══ Extracted text ══

Soundgarden singles chronology
| "Outshined" (1991) | "Rusty Cage" (1992) | "Spoonman" (1994) |

Music video
- "Rusty Cage" on YouTube

= Rusty Cage =

1992 single by Soundgarden

"Rusty Cage" is a song by the American rock band Soundgarden. Written by frontman Chris Cornell, "Rusty Cage" was released in 1992 as the third single from the band's third studio album, Badmotorfinger (1991). The song became an instant hit and was released as a single in several different formats. The song was included on Soundgarden's 1997 greatest hits album, A-Sides, and the 2010 compilation album Telephantasm.

==Origin and recording==
"Rusty Cage" was written by frontman Chris Cornell. Guitarist Kim Thayil on the song:
The tuning on that song was pretty nutty. It's recorded with a wah wah in the low position used as a filter. That was the first time we did anything like that. It was Chris's idea; he wanted to get that weird tone that you can't really dial in on an amp. But if you use the wah wah as a filter, it gets an incredibly weird sound. And if you listen to that riff, especially if you've heard the original demos of it, it almost sounds backward.

==Composition==
On "Rusty Cage" the bottom E string is tuned all the way down to B, with Thayil stating that "the string was all wobbly but it had a good effect". The song features a striking tempo change towards the end of the song. The phrasing and meter also change: the first part of the song is in 4/4 but the second, slower, part is in an irregular, recurring metric pattern containing nineteen beats that could be interpreted various ways: either as 4 bars of 3/4 followed by one bar of 2/4, followed by a bar of 3/4 and a bar of 2/4 (3+3+3+3+2+3+2), or as 3+3+3+5+5, or even as one long bar of 19/4 or 19/8. Thayil has said that Soundgarden usually did not consider the time signature of a song until after the band had written it, and said that the use of odd meters was "a total accident".

==Release and reception==
"Rusty Cage" was released as a single in 1992 in various versions with a previously unreleased B-side titled "Touch Me". Outside the United States, the single was released commercially in Australia, Germany, the Netherlands, and the United Kingdom. The song gained considerable airtime on alternative rock radio stations.

═══
══ Data lines ══

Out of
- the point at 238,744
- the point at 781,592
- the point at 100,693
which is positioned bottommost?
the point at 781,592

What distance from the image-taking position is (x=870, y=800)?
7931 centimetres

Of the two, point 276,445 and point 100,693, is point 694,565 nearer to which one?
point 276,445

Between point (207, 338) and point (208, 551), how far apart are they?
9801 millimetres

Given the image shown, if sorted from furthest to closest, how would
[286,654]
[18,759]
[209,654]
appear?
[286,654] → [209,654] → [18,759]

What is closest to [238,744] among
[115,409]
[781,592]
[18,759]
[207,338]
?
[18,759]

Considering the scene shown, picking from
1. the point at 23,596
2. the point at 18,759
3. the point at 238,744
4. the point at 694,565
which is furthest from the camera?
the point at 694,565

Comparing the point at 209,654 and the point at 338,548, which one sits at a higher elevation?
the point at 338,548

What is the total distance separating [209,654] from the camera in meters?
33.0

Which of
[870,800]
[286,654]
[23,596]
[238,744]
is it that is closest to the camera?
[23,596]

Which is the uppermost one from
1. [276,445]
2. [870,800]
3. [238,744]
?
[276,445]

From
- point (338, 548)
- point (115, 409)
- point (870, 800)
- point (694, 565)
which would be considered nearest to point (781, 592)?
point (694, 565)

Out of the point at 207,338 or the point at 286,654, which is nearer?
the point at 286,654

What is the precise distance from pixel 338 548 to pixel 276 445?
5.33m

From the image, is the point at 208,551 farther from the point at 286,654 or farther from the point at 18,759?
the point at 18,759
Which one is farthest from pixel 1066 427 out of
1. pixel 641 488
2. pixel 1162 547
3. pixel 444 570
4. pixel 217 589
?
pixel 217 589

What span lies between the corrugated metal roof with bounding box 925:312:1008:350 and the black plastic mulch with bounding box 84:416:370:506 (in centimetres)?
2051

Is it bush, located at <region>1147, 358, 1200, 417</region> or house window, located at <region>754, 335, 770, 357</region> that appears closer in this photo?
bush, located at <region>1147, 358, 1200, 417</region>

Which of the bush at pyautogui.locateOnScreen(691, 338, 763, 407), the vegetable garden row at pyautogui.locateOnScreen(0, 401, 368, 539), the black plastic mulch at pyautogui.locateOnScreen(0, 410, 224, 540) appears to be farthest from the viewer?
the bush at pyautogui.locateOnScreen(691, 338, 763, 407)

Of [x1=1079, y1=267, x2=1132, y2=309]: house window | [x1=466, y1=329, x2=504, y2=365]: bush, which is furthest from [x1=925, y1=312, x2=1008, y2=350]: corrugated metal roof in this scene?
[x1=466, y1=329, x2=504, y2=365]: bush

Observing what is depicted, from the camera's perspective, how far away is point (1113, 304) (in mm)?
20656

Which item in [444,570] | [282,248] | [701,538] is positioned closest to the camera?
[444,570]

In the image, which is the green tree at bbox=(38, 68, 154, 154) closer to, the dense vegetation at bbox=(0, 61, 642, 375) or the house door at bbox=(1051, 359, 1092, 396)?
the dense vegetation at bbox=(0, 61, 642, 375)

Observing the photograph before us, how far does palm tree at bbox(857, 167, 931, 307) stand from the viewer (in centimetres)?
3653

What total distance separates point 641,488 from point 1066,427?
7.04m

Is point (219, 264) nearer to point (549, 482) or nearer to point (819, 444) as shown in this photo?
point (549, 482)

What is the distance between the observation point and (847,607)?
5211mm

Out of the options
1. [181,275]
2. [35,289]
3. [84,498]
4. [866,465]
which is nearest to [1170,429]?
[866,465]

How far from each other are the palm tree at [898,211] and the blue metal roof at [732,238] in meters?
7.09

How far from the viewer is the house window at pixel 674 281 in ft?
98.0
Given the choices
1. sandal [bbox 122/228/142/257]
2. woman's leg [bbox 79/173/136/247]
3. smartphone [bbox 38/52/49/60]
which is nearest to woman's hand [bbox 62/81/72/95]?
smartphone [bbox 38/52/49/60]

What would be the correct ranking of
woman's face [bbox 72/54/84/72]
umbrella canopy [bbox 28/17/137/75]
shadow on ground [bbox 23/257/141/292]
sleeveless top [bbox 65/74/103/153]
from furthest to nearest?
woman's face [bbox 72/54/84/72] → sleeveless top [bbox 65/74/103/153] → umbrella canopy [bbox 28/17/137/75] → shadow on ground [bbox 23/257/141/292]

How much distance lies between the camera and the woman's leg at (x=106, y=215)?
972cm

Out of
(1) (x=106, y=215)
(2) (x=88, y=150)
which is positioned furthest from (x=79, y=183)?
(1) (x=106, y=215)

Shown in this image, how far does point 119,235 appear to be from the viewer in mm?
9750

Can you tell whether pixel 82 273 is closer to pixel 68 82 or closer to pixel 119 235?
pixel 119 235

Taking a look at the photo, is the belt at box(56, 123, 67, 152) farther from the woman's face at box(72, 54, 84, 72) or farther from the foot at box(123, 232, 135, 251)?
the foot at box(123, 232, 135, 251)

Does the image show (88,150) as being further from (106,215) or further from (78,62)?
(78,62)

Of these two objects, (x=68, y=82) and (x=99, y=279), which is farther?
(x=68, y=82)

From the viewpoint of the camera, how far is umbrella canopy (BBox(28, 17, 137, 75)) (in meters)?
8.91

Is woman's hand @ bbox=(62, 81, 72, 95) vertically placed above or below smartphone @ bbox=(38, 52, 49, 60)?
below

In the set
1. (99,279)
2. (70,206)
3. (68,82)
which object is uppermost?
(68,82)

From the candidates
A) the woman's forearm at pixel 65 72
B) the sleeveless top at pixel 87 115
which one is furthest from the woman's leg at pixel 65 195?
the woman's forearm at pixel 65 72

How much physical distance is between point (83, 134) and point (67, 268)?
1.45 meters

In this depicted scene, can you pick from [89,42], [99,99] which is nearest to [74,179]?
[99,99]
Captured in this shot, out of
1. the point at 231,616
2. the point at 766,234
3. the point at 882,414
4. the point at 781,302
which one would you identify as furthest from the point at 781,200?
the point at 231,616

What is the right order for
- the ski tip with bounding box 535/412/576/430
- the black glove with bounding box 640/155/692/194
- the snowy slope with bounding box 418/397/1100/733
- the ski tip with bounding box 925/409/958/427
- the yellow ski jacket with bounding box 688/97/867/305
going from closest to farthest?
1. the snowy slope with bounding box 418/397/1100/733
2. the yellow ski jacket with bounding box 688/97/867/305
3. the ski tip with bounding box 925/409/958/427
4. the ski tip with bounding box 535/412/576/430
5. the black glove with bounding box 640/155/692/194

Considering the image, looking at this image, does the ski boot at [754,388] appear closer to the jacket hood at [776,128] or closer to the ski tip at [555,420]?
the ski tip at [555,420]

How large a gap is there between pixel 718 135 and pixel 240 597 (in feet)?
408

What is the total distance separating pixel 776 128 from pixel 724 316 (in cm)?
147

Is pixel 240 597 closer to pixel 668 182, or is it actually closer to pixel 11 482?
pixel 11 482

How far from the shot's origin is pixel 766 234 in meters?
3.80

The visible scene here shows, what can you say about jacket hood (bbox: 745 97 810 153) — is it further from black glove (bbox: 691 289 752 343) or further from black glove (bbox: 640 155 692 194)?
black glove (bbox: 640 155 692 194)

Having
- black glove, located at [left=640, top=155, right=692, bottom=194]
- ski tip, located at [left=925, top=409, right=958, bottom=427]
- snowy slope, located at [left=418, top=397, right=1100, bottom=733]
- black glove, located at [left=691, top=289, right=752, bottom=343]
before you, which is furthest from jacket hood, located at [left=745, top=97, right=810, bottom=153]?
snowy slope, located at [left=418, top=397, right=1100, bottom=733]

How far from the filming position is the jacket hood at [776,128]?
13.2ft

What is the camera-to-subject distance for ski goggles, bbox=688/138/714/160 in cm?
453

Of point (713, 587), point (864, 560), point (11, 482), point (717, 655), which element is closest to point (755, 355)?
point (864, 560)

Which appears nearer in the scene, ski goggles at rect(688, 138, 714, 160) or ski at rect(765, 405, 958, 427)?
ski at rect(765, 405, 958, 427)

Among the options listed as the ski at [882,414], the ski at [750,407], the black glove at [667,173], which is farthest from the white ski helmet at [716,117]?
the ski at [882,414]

═══

# Your task
In the text about "Rusty Cage," what was the title of the previously unreleased B-side on the 1992 single? The listing is separate material, unconnected to the text about "Rusty Cage."

# Complete response
"Touch Me"